▶ EXTRACT PROVIDED:

Begin

Continuing, she said that the Government of Trinidad and Tobago was committed to improving the standard of living of poor women and increasing their productive capacity through access to capital, credit, land, technology and training.  It was also committed to providing free secondary education for all students.  Two Government-piloted projects had been undertaken to train women in such non-traditional areas as masonry, plumbing and electrical installation.  To reduce the incidence of gender stereotyping, a task force had been created to review the educational curriculum for primary schools.  Another such force was being established to review secondary school programmes.  To expand access to tertiary education, in 2001, the Government had introduced a “Dollar for Dollar” programme, allowing those citizens who wanted to pursue an Associate’s or Bachelor’s degree the right to study at half the cost.

The country was also addressing the issues of child prostitution, pornography and the sale of children.  For instance, the new legislation included a Children’s Act, which brought national laws in conformity with the Convention on the Rights of the Child.  That Act abolished the right of a court to order corporal punishment on persons below 18 years of age and prohibited the use of corporal punishment in schools.

Also covered in the country’s presentation were the issues of health.     Ms. SIRJUSINGH said that her Government was committed to ensuring that women enjoyed the highest standards of physical and mental health.  Accessible and affordable primary and secondary care, as well as sexual and reproductive health were among the goals.  To increase the participation of women in politics, the country had hosted a regional conference on the matter in July 2001.  A network of non-governmental organizations (NGOs) for the advancement of women continued to work with female politicians to make sure that their voices were heard.  The Gender Affairs Division supported those initiatives with funding and technical assistance.  Eight women had been appointed Cabinet Ministers by the country’s new Government. 

Committee Chairperson CHARLOTTE ABAKA (Ghana) thanked the delegation for the additional information provided.  She was particularly happy that the oral presentation mentioned the issue of women’s mental and physical health at the menopausal age.  She commended the Government for the establishment of a unit within the Ministry of the Attorney General.  Because of the establishment of that unit, it had been possible for Trinidad and Tobago to do what was expected under the obligations of the Convention.  Trinidad and Tobago deserved commendation for the many laws it had put in place.

In the ensuing debate, speakers congratulated the Government for providing a detailed and frank -- albeit late -- report, which provided a good picture of the situation in that country.  They applauded the establishment of the new Human Rights Unit, one which developing countries should emulate and learn from.  One speaker asked if any efforts were under way to ratify the amendment to Article 20.1 of the Convention as well as the Optional Protocol.  Were there any efforts to withdraw its reservation under article 29 of the Convention?

End

Revise the part of the passage on Trinidad and Tobago that opens with "Also covered in" and closes with "country’s new Government.", putting "August" in place of "July". The material comes from a separate, unrelated source.

▶ EXTRACTED RECORDS:

Begin

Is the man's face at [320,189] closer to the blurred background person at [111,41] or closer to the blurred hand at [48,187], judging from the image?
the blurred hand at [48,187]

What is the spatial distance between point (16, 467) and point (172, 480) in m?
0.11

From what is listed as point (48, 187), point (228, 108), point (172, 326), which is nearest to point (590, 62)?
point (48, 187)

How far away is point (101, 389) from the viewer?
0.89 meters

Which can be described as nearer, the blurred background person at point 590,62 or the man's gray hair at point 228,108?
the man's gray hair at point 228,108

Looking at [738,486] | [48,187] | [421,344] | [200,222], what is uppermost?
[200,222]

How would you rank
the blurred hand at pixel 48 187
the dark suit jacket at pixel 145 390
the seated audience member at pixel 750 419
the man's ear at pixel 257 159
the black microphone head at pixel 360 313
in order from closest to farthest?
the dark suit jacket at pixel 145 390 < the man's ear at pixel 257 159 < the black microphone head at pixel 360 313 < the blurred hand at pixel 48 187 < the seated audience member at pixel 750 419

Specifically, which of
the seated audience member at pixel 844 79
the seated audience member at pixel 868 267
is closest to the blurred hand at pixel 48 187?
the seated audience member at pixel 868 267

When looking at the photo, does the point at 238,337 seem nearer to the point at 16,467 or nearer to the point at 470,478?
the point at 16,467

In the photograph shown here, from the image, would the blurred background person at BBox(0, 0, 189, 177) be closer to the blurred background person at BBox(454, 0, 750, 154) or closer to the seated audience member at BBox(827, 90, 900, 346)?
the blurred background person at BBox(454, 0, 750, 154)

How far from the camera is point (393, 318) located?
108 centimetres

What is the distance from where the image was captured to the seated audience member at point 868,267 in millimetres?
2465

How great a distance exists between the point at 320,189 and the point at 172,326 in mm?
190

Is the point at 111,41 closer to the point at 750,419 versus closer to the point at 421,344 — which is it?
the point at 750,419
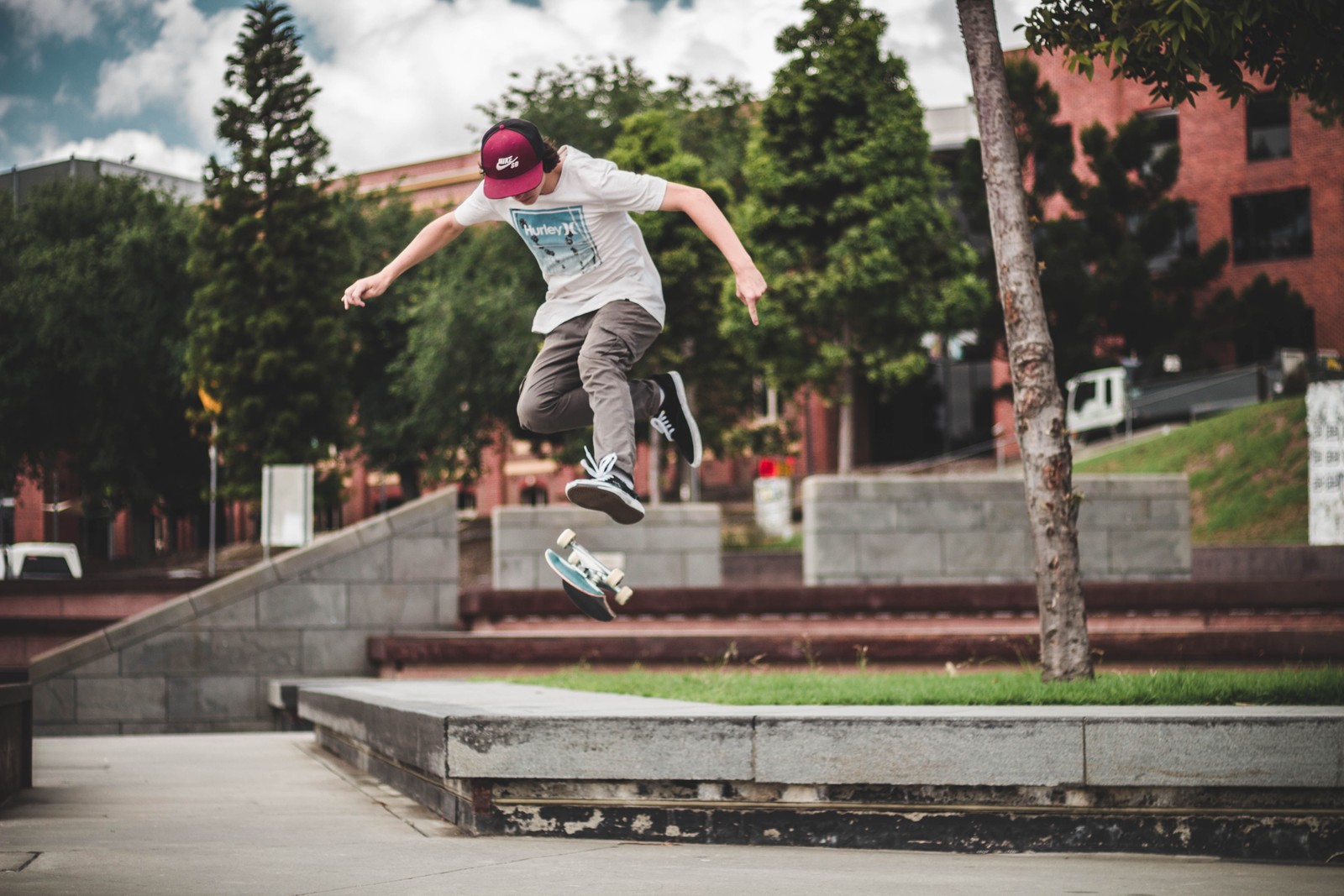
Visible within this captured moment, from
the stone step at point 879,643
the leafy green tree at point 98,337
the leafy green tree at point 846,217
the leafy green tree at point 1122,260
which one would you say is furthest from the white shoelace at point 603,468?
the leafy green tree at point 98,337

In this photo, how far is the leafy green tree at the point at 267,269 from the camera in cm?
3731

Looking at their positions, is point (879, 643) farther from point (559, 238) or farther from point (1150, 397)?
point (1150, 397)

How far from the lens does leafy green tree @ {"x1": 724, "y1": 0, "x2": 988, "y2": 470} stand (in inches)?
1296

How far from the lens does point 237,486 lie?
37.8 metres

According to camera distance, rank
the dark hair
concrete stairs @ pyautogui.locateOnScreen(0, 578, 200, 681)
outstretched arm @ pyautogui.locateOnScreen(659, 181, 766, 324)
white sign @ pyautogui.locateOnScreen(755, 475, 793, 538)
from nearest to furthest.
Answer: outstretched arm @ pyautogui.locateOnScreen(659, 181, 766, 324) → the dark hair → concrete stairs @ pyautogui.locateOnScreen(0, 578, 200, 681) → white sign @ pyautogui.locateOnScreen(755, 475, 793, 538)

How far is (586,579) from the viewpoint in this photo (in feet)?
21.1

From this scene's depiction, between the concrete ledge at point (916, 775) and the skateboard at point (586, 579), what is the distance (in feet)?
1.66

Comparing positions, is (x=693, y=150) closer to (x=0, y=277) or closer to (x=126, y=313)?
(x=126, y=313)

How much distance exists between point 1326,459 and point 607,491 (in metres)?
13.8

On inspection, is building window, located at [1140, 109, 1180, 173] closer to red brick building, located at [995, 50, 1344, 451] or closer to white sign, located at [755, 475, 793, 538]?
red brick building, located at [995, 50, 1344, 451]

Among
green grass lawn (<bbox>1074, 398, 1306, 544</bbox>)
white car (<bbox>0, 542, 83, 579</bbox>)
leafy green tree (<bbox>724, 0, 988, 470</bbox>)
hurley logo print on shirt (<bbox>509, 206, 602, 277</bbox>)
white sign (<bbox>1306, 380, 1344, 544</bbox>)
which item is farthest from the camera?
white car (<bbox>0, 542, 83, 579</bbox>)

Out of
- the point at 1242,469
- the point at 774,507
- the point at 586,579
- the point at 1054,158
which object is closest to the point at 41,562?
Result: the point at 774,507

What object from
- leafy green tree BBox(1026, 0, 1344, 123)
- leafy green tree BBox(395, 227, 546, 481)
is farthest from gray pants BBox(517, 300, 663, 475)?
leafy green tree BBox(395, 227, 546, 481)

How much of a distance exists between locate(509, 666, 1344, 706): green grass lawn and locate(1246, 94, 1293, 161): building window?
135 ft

End

▶ FULL OUTPUT:
Also covered in the country’s presentation were the issues of health.     Ms. SIRJUSINGH said that her Government was committed to ensuring that women enjoyed the highest standards of physical and mental health.  Accessible and affordable primary and secondary care, as well as sexual and reproductive health were among the goals.  To increase the participation of women in politics, the country had hosted a regional conference on the matter in August 2001.  A network of non-governmental organizations (NGOs) for the advancement of women continued to work with female politicians to make sure that their voices were heard.  The Gender Affairs Division supported those initiatives with funding and technical assistance.  Eight women had been appointed Cabinet Ministers by the country’s new Government.